──────── EXTRACTED MATERIAL ────────
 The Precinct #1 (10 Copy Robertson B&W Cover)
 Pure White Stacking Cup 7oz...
────────
──────── EXTRACTED MATERIAL ────────
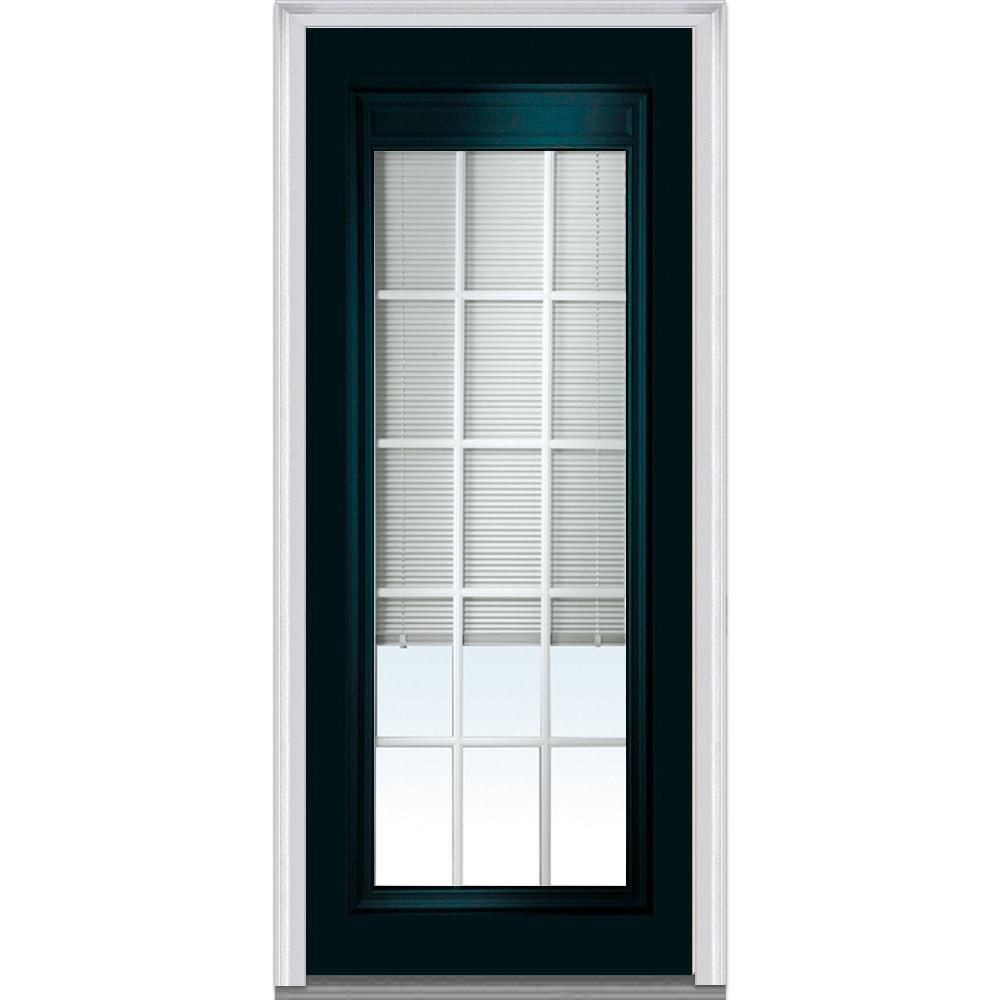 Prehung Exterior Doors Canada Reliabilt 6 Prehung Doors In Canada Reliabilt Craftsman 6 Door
────────
#### PROBLEM REQUIREMENTS:
Word for word, restate the lines of the listing above starting at the line with "The Precinct #1" and ending at the line with "Pure White Stacking Cup 7oz...", and nothing outside them.

#### RESPONSE TO THIS EXERCISE:
 The Precinct #1 (10 Copy Robertson B&W Cover)
 Pure White Stacking Cup 7oz...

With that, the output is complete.